Records of spatial relationships:

########

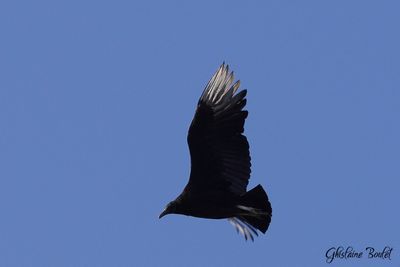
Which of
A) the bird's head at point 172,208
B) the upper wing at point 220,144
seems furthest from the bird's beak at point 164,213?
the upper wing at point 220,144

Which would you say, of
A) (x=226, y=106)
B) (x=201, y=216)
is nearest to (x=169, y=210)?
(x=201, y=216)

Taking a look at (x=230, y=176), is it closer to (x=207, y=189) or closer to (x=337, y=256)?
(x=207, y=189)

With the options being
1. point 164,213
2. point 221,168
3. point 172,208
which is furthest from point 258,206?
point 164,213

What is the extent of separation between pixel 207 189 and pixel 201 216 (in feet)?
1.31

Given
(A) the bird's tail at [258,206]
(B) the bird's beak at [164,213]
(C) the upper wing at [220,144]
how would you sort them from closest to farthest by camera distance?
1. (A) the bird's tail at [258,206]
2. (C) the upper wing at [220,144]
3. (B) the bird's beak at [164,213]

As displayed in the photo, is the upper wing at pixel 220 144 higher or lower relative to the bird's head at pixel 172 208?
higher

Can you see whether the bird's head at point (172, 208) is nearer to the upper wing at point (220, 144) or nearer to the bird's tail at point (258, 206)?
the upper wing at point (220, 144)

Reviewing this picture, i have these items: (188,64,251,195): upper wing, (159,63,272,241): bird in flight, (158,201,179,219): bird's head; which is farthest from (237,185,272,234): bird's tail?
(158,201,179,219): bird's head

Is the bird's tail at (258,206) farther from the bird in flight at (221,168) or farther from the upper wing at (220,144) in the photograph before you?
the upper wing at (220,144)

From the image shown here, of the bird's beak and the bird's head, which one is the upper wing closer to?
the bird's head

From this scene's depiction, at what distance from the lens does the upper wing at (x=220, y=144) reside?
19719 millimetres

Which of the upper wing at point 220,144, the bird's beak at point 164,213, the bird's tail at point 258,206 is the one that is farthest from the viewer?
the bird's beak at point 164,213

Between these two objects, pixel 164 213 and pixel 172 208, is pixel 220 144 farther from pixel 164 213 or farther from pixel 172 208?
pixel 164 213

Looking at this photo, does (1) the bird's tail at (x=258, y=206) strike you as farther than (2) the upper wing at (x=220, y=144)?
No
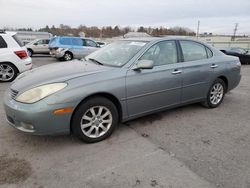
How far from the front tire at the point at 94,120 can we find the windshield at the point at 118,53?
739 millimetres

########

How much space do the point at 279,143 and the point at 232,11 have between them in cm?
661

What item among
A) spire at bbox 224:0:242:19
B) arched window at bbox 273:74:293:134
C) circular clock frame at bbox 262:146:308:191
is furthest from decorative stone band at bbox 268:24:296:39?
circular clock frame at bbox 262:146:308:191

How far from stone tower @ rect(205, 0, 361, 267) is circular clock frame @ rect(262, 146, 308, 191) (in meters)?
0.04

########

__Short task__.
Locate every line in the records above that contains the word "tail" and copy each of those lines.

__The result__.
(A) the bird's tail at [258,206]
1. (A) the bird's tail at [258,206]
Can you see whether the bird's head at point (172, 208) is nearer to the upper wing at point (220, 144) or nearer to the bird's tail at point (258, 206)?
Reviewing this picture, i have these items: (188,64,251,195): upper wing, (159,63,272,241): bird in flight, (158,201,179,219): bird's head; which is farthest from (237,185,272,234): bird's tail?
Is the bird's tail at (258,206) farther from the bird in flight at (221,168) or farther from the upper wing at (220,144) in the photograph before you?
Which of the upper wing at point 220,144, the bird's beak at point 164,213, the bird's tail at point 258,206 is the one that is farthest from the viewer?
Looking at this photo, does (1) the bird's tail at (x=258, y=206) strike you as farther than (2) the upper wing at (x=220, y=144)?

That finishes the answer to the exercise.